Documenting my family's past for future generations. My family tree includes the Smith/Mansell families of Alabama and Oklahoma, the Castle/Day families of Kentucky and Oklahoma, the Wheat/Ming families of Texas and Oklahoma, and the Bell/Roberts families of Mississippi, Tennessee, and Oklahoma.

Tuesday, September 17, 2013

Questions and More Questions

My brother and I--about 1960
My brother and I don’t look anything alike. I certainly didn't inherit his athletic body type. According to Family Tree DNA, however, we are full siblings, not that I had any doubt. It has been most interesting to compare our matches with cousins from different branches of our family. I had even wondered how productive it would be to have him take the Family Finder test, because I assumed our results would be pretty much the same. Not so. While we match many cousins to the same extent, we have found that his matches with some are much greater than mine.

At Family Tree DNA you find out right away how many total centi-Morgans (units of distance along a chromosome) you have in common with your match, how long your longest stretch of identical DNA is, and their estimation of how many generations away the two of you share a common ancestor (MRCA—Most Recent Common Ancestor.) You can then upload your results to Gedmatch and compare with cousins who tested at other testing companies, such as or 23 or Me.

For both my brother and me, one of our very closest matches is to a Castle cousin. But while I have a total of 83.33 cM’s in common with her, my brother has a whopping 127.71. My brother’s longest strand with her is 51.61; mine is 55.03. I’m finding out that’s a large strand. FTDNA and Gedmatch identify longest strands down to 7 cM’s as being from probable relatives. The fact that we have such large identical strands with our Castle cousin shows that we are pretty closely related. In fact, I know that we are 3rd cousins. Our great-grandfathers were brothers.
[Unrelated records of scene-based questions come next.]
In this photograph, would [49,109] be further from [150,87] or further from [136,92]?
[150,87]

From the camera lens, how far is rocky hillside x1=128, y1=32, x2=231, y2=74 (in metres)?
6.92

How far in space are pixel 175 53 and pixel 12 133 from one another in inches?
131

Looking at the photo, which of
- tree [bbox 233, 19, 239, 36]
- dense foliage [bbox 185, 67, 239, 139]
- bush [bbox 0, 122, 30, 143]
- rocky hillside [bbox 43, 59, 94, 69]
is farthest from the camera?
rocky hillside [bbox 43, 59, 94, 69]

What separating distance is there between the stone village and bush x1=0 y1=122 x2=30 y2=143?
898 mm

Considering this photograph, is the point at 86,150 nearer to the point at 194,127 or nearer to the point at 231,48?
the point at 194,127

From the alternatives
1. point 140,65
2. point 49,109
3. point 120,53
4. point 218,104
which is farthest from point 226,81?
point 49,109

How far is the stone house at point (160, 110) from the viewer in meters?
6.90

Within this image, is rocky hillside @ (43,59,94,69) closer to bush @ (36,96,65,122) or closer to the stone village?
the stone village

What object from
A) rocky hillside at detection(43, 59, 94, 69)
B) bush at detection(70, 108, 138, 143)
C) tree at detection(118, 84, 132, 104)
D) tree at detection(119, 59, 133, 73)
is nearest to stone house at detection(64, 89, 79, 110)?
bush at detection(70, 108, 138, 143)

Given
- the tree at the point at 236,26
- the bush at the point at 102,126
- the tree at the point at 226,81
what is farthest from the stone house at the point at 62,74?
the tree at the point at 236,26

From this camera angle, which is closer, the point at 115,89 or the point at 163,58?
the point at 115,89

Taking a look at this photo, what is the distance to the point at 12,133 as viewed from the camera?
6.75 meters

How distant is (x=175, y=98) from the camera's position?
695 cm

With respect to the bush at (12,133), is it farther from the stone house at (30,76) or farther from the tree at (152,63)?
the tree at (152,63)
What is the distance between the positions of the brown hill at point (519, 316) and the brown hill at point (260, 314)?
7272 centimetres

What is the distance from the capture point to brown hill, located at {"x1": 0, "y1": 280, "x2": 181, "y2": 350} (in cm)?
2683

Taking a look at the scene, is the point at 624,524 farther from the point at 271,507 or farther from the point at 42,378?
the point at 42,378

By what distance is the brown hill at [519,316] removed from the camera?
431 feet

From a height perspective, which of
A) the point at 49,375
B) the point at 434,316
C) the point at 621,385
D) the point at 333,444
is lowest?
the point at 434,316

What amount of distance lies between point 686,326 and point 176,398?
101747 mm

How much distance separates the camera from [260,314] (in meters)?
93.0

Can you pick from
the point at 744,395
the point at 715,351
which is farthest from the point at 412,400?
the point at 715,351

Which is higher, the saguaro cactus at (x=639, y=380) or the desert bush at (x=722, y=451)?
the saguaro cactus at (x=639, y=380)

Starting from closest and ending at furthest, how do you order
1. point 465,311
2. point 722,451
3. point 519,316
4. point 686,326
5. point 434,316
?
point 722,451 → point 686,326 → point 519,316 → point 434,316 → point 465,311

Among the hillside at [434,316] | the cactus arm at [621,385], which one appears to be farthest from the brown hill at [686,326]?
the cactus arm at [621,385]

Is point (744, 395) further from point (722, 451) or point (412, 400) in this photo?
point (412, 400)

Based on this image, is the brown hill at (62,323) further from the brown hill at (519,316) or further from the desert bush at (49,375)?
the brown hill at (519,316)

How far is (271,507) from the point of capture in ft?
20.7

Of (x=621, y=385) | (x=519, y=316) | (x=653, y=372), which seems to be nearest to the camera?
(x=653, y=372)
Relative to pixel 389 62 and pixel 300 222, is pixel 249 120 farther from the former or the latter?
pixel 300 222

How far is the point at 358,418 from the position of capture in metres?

It hasn’t always been so easy to figure out how I am related to my FTDNA matches. I have even shared emails with a couple of my matches, and we finally gave up when we couldn’t figure out where our families link. My largest match at 129.91, estimated to be a 2nd cousin, is Herbert Archie Miller. I have absolutely no idea who he is, and at a 2nd cousin level, I really should know him. Not only is his name not familiar, but I also do not recognize a single surname in his list. Another of my largest matches at 118.34 is a Huff cousin. My brother does not match him to this extent, but he matches another Huff cousin at 103.21 total cM’s, and a longest strand of 39.25. Interestingly, my match with this cousin does not even show up on FTDNA because nowhere do I match him at more than 7 cM’s.

With the very hard work of my Huff cousin, Barbara Joiner, we have been able to use our FTDNA and Gedmatch results to test some family relationships. For example, we know that our great-great-grandmothers, both probably raised in the home of William and Susannah Huff and identified as sisters on many trees, are not. How do we know this? Because Barbara, great-great-granddaughter of Ellender Huff, has a mtDNA haplotype of J; my mtDNA haplotype, inherited from my great-great-grandmother Elzina, is T.

I also know that somehow I have Pharris DNA that Barbara does not have, because I match several Pharris cousins from Jackson County on FTDNA and Is this because Elzina’s mother was a Pharris, perhaps an earlier wife of Sam Huff whose marriage to Lucinda Hardcastle occurred when he was 38? Or was Elzina’s mother a Huff who was never married to the Pharris man who became Elzina’s father? The answers in DNA only lead to more questions.

It’s amazing how many Huff cousins have tested their DNA—probably because, like me, they have come to a brick wall with the Huffs of Jackson County. Barbara has made a chart, which now includes at least 30 cousins, and compares everyone’s total cM’s, longest strand, and MRCA. Most of us have a MRCA of 6 generations back, so we think we may all have common ancestors in Leonard Huff, born 1721, and his wife Elizabeth Stout.

Both FTDNA and Gedmatch will let you compare your DNA with your cousin’s, chromosome by chromosome. The task now is to chart all these matches. Eventually, with enough cousins from different branches, including the families that married into the Huffs, and enough work, we should be able to identify exactly which stretches of DNA on which chromosomes are Huff DNA, or Pharris, or Roberts.

That’s why I’ve been especially excited that I have discovered two new cousins that descend from Caleb Roberts and his wife Sally Huff. You can easily see that they are related to my brother and me on both the Huff and Roberts sides because it looks like our MRCA is closer than it really is. (A little factoid I learned from my more DNA-educated Huff cousins.) The task now is to chart our matches from Chromosome 1 to Chromosome 22 in an effort to find areas where we all (my brother, me, and our two new cousins) match, but areas that do not match Barbara and the other purely Huff cousins. Maybe we can then say that this is Roberts DNA.